Les Romains étaient encore pires. Tous les travaux devaient être effectués par des esclaves. Pour un vrai Romain, le savoir-faire était bien en deçà de ses moyens. Plus l'empire romain grandissait, plus les esclaves arrivaient et pire ils étaient traités. Souvent, le bétail avait une vie encore meilleure. À une certaine époque, il y avait plus d'un million d'esclaves, dont beaucoup étaient des soldats capturés pendant les guerres. Le terrain sur lequel les bains publics de Caracalla à Rome ont été construits a été rasé par 16 000 prisonniers de guerre écossais. Ce sont aussi des esclaves qui ont mis en place les 21 millions de pierres pour construire l'édifice. Nous ne savons pas combien d'esclaves sont morts. C'était trop peu important pour le noter.
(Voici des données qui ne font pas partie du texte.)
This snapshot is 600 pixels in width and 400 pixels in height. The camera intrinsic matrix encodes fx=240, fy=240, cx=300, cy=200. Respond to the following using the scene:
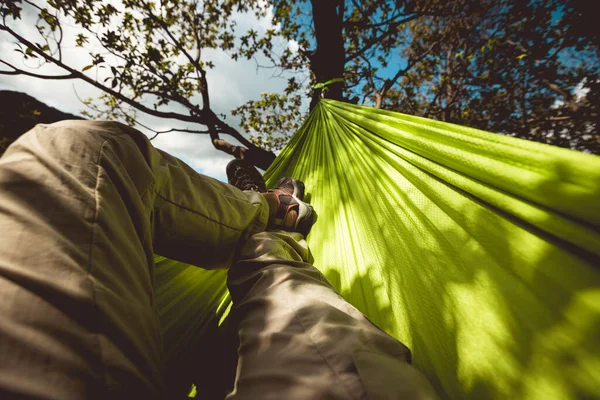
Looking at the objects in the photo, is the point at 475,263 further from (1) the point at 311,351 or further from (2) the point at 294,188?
(2) the point at 294,188

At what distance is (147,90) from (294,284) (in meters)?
2.79

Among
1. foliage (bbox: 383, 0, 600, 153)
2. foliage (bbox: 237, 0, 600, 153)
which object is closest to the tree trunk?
foliage (bbox: 237, 0, 600, 153)

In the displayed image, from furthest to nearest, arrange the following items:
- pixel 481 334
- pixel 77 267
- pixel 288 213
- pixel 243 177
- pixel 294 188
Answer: pixel 243 177 → pixel 294 188 → pixel 288 213 → pixel 481 334 → pixel 77 267

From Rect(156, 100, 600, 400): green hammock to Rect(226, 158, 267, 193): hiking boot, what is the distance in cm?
74

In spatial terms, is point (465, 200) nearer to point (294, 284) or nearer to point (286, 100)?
point (294, 284)

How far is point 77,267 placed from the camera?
1.10ft

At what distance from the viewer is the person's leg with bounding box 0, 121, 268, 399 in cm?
27

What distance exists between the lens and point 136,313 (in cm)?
37

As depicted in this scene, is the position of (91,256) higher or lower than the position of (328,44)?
lower

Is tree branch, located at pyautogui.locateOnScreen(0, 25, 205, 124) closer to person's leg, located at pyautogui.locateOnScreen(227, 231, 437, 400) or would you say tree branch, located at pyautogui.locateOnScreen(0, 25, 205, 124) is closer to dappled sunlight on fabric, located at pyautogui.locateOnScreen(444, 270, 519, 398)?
person's leg, located at pyautogui.locateOnScreen(227, 231, 437, 400)

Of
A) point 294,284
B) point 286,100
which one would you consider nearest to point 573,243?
point 294,284

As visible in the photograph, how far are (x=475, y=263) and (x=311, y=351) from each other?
15.8 inches

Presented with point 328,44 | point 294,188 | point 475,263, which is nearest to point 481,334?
point 475,263

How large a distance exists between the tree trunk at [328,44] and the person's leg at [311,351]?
163 centimetres
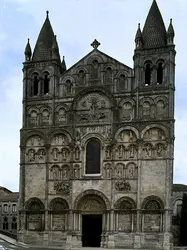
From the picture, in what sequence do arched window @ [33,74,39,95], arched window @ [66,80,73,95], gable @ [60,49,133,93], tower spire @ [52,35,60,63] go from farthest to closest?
arched window @ [33,74,39,95] → tower spire @ [52,35,60,63] → arched window @ [66,80,73,95] → gable @ [60,49,133,93]

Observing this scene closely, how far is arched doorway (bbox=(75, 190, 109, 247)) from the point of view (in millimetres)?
39938

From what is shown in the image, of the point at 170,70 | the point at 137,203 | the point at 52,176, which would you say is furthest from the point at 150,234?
the point at 170,70

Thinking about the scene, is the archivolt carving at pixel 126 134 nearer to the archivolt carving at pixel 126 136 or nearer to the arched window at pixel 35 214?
the archivolt carving at pixel 126 136

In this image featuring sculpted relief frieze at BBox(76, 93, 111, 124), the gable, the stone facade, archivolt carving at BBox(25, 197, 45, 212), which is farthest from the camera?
the stone facade

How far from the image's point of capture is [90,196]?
132 feet

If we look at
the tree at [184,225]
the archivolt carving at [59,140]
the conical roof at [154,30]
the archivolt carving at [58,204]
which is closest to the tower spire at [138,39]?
the conical roof at [154,30]

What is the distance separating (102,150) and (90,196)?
14.2 ft

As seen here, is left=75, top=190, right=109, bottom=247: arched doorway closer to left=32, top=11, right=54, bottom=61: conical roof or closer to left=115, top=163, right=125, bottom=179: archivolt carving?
left=115, top=163, right=125, bottom=179: archivolt carving

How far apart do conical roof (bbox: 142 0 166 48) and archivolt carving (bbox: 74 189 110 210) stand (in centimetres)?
1445

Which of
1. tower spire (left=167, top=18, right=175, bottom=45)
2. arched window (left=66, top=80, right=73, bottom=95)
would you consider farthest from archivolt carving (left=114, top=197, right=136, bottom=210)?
tower spire (left=167, top=18, right=175, bottom=45)

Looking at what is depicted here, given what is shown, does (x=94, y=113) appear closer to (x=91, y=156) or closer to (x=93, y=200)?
(x=91, y=156)

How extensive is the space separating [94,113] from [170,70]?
26.2 ft

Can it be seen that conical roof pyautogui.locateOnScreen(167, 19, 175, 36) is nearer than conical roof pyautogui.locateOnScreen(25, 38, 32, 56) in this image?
Yes

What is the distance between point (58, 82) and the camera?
4369 centimetres
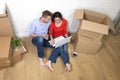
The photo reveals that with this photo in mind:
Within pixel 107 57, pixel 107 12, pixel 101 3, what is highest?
pixel 101 3

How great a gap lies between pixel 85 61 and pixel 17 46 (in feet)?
3.34

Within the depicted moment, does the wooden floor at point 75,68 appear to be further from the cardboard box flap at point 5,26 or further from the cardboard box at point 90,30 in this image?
the cardboard box flap at point 5,26

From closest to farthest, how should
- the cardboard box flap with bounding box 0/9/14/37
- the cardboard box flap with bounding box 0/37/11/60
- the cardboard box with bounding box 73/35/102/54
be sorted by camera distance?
the cardboard box flap with bounding box 0/37/11/60
the cardboard box flap with bounding box 0/9/14/37
the cardboard box with bounding box 73/35/102/54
Le Moyen Âge a été une période misérable. Non seulement l'espérance de vie a chuté, mais tout le monde mental a également diminué. La plupart des gens étaient des agriculteurs qui ne sont pas allés plus loin que leur propre village toute leur vie. Ils devaient travailler dur juste pour garder la tête hors de l'eau. De plus, ils étaient également obligés de céder une grande partie de leur production au seigneur féodal. Mais la noblesse n'a pas eu la tâche facile non plus. Bien sûr, il avait plus à manger et une meilleure maison. Mais leur vie consistait vraiment à se battre pour le roi, ou celui qui était en charge. Le résultat est une vie dangereuse, souvent loin de chez eux, des blessures sales et de nombreuses veuves.

Non, nous n'avons pas à aspirer à ces moments avec nostalgie. Les élites qui jadis aimaient avoir de grands débats sur le non-sens des œuvres laissent les masses sans nom se tourmenter. L'intérêt actuel pour la vie paresseuse est quelque peu gratuit dans ce contexte. Peut-être devrions-nous plutôt nous demander qui, avec nos week-ends libres, nos semaines de travail de 32 heures, nos congés spéciaux, nos voyages d'études, nos réunions et nos deux vacances annuelles, travaille encore.